WRITTEN PROBLEM
Could you copy out all of the material below word for word, leaving out the pictures?

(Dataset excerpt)
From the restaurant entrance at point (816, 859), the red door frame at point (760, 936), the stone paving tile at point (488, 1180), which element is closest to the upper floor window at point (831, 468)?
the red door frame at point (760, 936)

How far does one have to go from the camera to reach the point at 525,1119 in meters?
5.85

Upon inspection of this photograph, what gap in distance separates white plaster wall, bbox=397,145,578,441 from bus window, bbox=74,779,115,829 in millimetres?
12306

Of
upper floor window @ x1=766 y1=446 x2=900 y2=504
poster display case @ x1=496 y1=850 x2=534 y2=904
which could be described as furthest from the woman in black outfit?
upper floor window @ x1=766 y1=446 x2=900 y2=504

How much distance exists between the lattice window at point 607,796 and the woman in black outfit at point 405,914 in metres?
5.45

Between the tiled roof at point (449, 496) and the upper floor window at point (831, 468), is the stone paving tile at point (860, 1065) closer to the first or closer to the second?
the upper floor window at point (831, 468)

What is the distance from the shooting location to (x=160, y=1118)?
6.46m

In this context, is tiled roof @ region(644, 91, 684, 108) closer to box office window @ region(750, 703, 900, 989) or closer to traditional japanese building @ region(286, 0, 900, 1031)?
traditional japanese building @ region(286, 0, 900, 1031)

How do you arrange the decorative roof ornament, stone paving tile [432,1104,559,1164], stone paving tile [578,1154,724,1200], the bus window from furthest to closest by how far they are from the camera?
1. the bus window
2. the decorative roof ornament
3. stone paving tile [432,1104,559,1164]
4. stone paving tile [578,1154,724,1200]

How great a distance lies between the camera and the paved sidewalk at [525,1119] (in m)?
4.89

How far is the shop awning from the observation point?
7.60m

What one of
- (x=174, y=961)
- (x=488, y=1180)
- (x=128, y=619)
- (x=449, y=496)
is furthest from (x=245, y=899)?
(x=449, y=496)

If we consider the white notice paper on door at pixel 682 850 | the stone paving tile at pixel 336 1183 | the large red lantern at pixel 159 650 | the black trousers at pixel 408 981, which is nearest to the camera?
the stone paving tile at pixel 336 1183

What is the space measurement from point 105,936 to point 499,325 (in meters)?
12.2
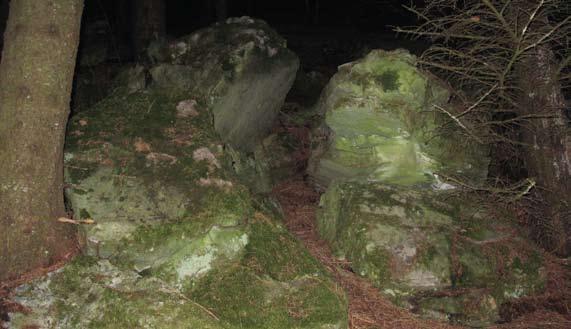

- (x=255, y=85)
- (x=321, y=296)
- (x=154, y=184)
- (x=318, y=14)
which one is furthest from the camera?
(x=318, y=14)

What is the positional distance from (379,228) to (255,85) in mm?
2735

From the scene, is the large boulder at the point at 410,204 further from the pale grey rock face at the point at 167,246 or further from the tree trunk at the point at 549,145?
the pale grey rock face at the point at 167,246

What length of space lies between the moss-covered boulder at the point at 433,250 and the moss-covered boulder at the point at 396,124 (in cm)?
45

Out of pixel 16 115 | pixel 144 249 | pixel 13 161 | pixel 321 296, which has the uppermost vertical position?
pixel 16 115

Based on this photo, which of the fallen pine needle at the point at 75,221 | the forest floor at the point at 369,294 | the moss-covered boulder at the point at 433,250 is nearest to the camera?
the fallen pine needle at the point at 75,221

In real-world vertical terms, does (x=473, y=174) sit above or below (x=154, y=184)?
below

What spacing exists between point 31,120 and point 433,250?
3.94m

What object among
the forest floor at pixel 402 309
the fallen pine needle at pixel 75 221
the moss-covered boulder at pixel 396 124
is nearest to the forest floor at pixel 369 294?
the forest floor at pixel 402 309

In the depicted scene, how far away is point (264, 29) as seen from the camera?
6.46m

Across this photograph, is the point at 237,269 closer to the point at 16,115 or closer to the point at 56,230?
the point at 56,230

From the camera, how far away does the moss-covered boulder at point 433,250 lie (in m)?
4.32

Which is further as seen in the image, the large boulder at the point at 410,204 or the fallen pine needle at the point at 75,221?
the large boulder at the point at 410,204

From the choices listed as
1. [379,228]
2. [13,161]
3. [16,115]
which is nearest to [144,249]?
[13,161]

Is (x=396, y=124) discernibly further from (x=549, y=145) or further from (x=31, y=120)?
(x=31, y=120)
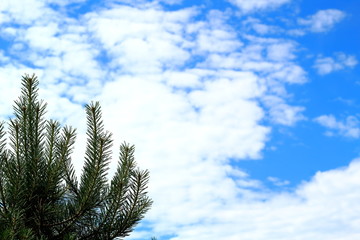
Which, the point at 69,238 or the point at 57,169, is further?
the point at 57,169

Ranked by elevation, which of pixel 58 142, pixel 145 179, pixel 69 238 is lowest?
pixel 69 238

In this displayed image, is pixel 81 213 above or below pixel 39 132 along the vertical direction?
below

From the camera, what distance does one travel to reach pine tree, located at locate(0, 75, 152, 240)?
551cm

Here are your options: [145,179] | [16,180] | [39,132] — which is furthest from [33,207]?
[145,179]

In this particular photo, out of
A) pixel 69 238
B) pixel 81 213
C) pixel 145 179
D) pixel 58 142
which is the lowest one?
pixel 69 238

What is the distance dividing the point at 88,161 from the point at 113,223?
0.77m

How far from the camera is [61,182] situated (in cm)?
582

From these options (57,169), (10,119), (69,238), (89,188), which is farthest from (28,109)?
Answer: (69,238)

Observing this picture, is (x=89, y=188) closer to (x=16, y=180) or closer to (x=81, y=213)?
(x=81, y=213)

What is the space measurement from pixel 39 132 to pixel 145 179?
1287 millimetres

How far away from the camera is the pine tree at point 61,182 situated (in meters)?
5.51

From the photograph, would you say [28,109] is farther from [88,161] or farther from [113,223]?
[113,223]

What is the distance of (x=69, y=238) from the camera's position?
5.17 m

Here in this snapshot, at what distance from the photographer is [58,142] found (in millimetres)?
5754
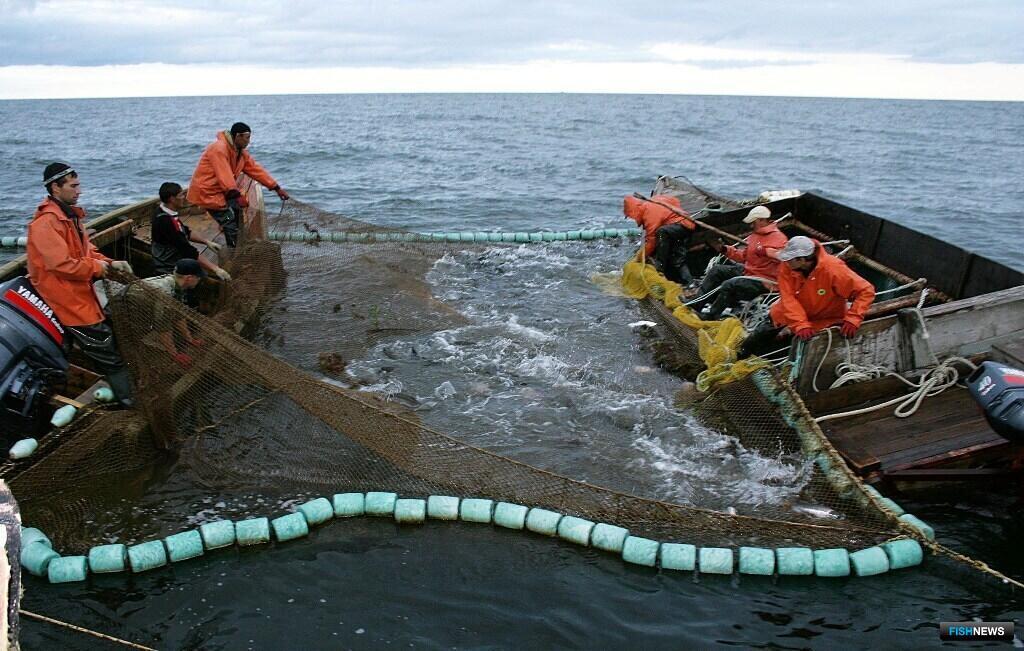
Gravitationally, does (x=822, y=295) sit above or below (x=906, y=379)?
above

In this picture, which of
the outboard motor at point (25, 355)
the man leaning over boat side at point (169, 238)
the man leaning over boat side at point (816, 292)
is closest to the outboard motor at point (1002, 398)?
the man leaning over boat side at point (816, 292)

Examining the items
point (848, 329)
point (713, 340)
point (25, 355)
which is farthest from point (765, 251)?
point (25, 355)

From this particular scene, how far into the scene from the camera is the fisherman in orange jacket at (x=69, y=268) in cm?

FULL OUTPUT
From the restaurant entrance at point (816, 859), the red door frame at point (760, 936), the stone paving tile at point (488, 1180), which element is closest to the upper floor window at point (831, 468)?
the red door frame at point (760, 936)

How far does one have to go from the camera to reach the point at 525,1119 in meters?
5.85

Upon inspection of this photograph, what gap in distance separates white plaster wall, bbox=397,145,578,441 from bus window, bbox=74,779,115,829 in millimetres?
12306

Of
upper floor window @ x1=766 y1=446 x2=900 y2=504
poster display case @ x1=496 y1=850 x2=534 y2=904
which could be described as furthest from the woman in black outfit?
upper floor window @ x1=766 y1=446 x2=900 y2=504

How much distance exists between the lattice window at point 607,796 and the woman in black outfit at point 405,914 in metres?
5.45

Between the tiled roof at point (449, 496) and the upper floor window at point (831, 468), is the stone paving tile at point (860, 1065) closer to the first or closer to the second?
the upper floor window at point (831, 468)

What is the distance from the shooting location to (x=160, y=1118)?
6.46m

In this context, is tiled roof @ region(644, 91, 684, 108) closer to box office window @ region(750, 703, 900, 989) or closer to traditional japanese building @ region(286, 0, 900, 1031)?
traditional japanese building @ region(286, 0, 900, 1031)

How do you arrange the decorative roof ornament, stone paving tile [432,1104,559,1164], stone paving tile [578,1154,724,1200], the bus window from furthest to closest by how far they are from the camera?
1. the bus window
2. the decorative roof ornament
3. stone paving tile [432,1104,559,1164]
4. stone paving tile [578,1154,724,1200]

How great a distance lies between the camera and the paved sidewalk at [525,1119] (in m)?
4.89

How far is the shop awning from the observation point?
7.60m

What one of
- (x=174, y=961)
- (x=488, y=1180)
- (x=128, y=619)
- (x=449, y=496)
is furthest from (x=245, y=899)?
(x=449, y=496)

If we consider the white notice paper on door at pixel 682 850 | the stone paving tile at pixel 336 1183 | the large red lantern at pixel 159 650 | the black trousers at pixel 408 981, which is nearest to the camera?
the stone paving tile at pixel 336 1183

What is the space measurement from point 105,936 to point 499,325 (in meters)?
12.2

- (x=255, y=85)
- (x=321, y=296)
- (x=154, y=184)
- (x=318, y=14)
which one is furthest from the camera?
(x=318, y=14)

What is the positional distance from (379,228) to (255,85) in mm?
2735

From the scene, is the large boulder at the point at 410,204 further from the pale grey rock face at the point at 167,246 or further from the tree trunk at the point at 549,145?
the pale grey rock face at the point at 167,246

What length of space lies between the moss-covered boulder at the point at 433,250 and the moss-covered boulder at the point at 396,124 (in cm)?
45

Out of pixel 16 115 | pixel 144 249 | pixel 13 161 | pixel 321 296, which has the uppermost vertical position?
pixel 16 115

Based on this photo, which of the fallen pine needle at the point at 75,221 | the forest floor at the point at 369,294 | the moss-covered boulder at the point at 433,250 is nearest to the camera?
the fallen pine needle at the point at 75,221

In real-world vertical terms, does (x=473, y=174) sit above or below (x=154, y=184)?
below

What spacing exists between point 31,120 and point 433,250?
3.94m

What object among
the forest floor at pixel 402 309
the fallen pine needle at pixel 75 221
the moss-covered boulder at pixel 396 124
is nearest to the forest floor at pixel 369 294?
the forest floor at pixel 402 309

In the depicted scene, how far away is point (264, 29) as seen from the camera?
6.46m

Across this photograph, is the point at 237,269 closer to the point at 16,115 or closer to the point at 56,230?
the point at 56,230

From the camera, how far away does the moss-covered boulder at point 433,250 lie (in m)?
4.32

Which is further as seen in the image, the large boulder at the point at 410,204 or the fallen pine needle at the point at 75,221?
the large boulder at the point at 410,204

From the choices listed as
1. [379,228]
2. [13,161]
3. [16,115]
which is nearest to [144,249]?
[13,161]

Is (x=396, y=124) discernibly further from (x=549, y=145) or further from (x=31, y=120)?
(x=31, y=120)
Which, the point at 69,238 or the point at 57,169, is further?
the point at 57,169

Ranked by elevation, which of pixel 58 142, pixel 145 179, pixel 69 238 is lowest?
pixel 69 238

In this displayed image, is pixel 81 213 above or below pixel 39 132 along the vertical direction?
below

From the camera, what distance does one travel to reach pine tree, located at locate(0, 75, 152, 240)?
551cm

Here are your options: [145,179] | [16,180] | [39,132] — which is furthest from [33,207]?
[145,179]

In this particular photo, out of
A) pixel 69 238
B) pixel 81 213
C) pixel 145 179
D) pixel 58 142
which is the lowest one?
pixel 69 238

What is the distance dividing the point at 88,161 from the point at 113,223?
0.77m

How far from the camera is [61,182] situated (in cm)?
582

From these options (57,169), (10,119), (69,238), (89,188), which is farthest from (28,109)?
Answer: (69,238)

Observing this picture, is (x=89, y=188) closer to (x=16, y=180) or closer to (x=81, y=213)?
(x=81, y=213)

What is the space measurement from pixel 39 132 to pixel 145 179?
1287 millimetres

How far away from the camera is the pine tree at point 61,182 situated (in meters)?
5.51

From the photograph, would you say [28,109] is farther from [88,161] or farther from [113,223]?
[113,223]

What is the distance of (x=69, y=238) from the camera's position?
5.17 m

Here in this snapshot, at what distance from the photographer is [58,142] found (in millimetres)?
5754
Gravitationally, does (x=822, y=295) sit above or below (x=906, y=379)?
above

In this picture, which of
the outboard motor at point (25, 355)
the man leaning over boat side at point (169, 238)
the man leaning over boat side at point (816, 292)
is closest to the outboard motor at point (1002, 398)?
the man leaning over boat side at point (816, 292)

Examining the items
point (848, 329)
point (713, 340)
point (25, 355)
which is farthest from point (765, 251)?
point (25, 355)

From this particular scene, how far into the scene from the camera is the fisherman in orange jacket at (x=69, y=268) in cm?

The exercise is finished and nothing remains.